◆ MATERIAL FOR THIS EXERCISE ◆
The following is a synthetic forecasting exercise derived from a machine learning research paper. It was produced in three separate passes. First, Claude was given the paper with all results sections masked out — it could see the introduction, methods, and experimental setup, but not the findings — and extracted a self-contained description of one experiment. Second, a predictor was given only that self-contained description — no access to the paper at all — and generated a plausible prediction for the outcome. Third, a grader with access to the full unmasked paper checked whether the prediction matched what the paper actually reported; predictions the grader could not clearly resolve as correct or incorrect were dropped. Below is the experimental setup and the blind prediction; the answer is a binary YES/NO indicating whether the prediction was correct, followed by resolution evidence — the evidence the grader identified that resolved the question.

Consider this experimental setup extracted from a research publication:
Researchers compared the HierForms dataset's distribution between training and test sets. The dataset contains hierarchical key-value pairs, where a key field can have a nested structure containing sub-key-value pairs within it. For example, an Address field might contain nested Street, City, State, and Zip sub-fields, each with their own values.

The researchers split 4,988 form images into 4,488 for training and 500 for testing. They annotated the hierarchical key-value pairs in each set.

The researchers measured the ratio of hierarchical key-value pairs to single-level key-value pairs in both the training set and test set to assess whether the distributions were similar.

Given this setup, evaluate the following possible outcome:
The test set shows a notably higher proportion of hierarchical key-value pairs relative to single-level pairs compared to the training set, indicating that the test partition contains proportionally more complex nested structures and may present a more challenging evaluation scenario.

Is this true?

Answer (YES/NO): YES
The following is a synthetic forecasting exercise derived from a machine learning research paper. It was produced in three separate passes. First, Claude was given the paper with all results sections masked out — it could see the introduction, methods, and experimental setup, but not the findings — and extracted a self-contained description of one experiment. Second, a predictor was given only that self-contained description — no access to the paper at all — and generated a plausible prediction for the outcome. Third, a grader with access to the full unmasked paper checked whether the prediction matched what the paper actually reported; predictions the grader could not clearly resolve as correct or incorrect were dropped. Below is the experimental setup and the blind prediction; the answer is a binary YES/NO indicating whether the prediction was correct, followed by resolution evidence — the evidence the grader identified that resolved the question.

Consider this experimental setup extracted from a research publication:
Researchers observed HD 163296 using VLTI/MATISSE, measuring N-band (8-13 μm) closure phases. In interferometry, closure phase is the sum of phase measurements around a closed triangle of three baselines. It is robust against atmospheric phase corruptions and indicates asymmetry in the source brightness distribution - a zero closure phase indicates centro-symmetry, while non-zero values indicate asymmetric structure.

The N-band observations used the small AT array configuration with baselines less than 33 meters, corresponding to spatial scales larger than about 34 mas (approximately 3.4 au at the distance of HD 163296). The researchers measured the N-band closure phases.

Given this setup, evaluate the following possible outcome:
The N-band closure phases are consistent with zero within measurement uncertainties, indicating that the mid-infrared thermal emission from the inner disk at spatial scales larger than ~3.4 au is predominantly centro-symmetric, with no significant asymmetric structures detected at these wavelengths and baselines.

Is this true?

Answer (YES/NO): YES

◆ THE PROBLEM ◆
After reading through the material, print all of it again exactly.

◆ ANSWER BELOW ◆
The following is a synthetic forecasting exercise derived from a machine learning research paper. It was produced in three separate passes. First, Claude was given the paper with all results sections masked out — it could see the introduction, methods, and experimental setup, but not the findings — and extracted a self-contained description of one experiment. Second, a predictor was given only that self-contained description — no access to the paper at all — and generated a plausible prediction for the outcome. Third, a grader with access to the full unmasked paper checked whether the prediction matched what the paper actually reported; predictions the grader could not clearly resolve as correct or incorrect were dropped. Below is the experimental setup and the blind prediction; the answer is a binary YES/NO indicating whether the prediction was correct, followed by resolution evidence — the evidence the grader identified that resolved the question.

Consider this experimental setup extracted from a research publication:
Researchers compared the HierForms dataset's distribution between training and test sets. The dataset contains hierarchical key-value pairs, where a key field can have a nested structure containing sub-key-value pairs within it. For example, an Address field might contain nested Street, City, State, and Zip sub-fields, each with their own values.

The researchers split 4,988 form images into 4,488 for training and 500 for testing. They annotated the hierarchical key-value pairs in each set.

The researchers measured the ratio of hierarchical key-value pairs to single-level key-value pairs in both the training set and test set to assess whether the distributions were similar.

Given this setup, evaluate the following possible outcome:
The test set shows a notably higher proportion of hierarchical key-value pairs relative to single-level pairs compared to the training set, indicating that the test partition contains proportionally more complex nested structures and may present a more challenging evaluation scenario.

Is this true?

Answer (YES/NO): YES
The following is a synthetic forecasting exercise derived from a machine learning research paper. It was produced in three separate passes. First, Claude was given the paper with all results sections masked out — it could see the introduction, methods, and experimental setup, but not the findings — and extracted a self-contained description of one experiment. Second, a predictor was given only that self-contained description — no access to the paper at all — and generated a plausible prediction for the outcome. Third, a grader with access to the full unmasked paper checked whether the prediction matched what the paper actually reported; predictions the grader could not clearly resolve as correct or incorrect were dropped. Below is the experimental setup and the blind prediction; the answer is a binary YES/NO indicating whether the prediction was correct, followed by resolution evidence — the evidence the grader identified that resolved the question.

Consider this experimental setup extracted from a research publication:
Researchers observed HD 163296 using VLTI/MATISSE, measuring N-band (8-13 μm) closure phases. In interferometry, closure phase is the sum of phase measurements around a closed triangle of three baselines. It is robust against atmospheric phase corruptions and indicates asymmetry in the source brightness distribution - a zero closure phase indicates centro-symmetry, while non-zero values indicate asymmetric structure.

The N-band observations used the small AT array configuration with baselines less than 33 meters, corresponding to spatial scales larger than about 34 mas (approximately 3.4 au at the distance of HD 163296). The researchers measured the N-band closure phases.

Given this setup, evaluate the following possible outcome:
The N-band closure phases are consistent with zero within measurement uncertainties, indicating that the mid-infrared thermal emission from the inner disk at spatial scales larger than ~3.4 au is predominantly centro-symmetric, with no significant asymmetric structures detected at these wavelengths and baselines.

Is this true?

Answer (YES/NO): YES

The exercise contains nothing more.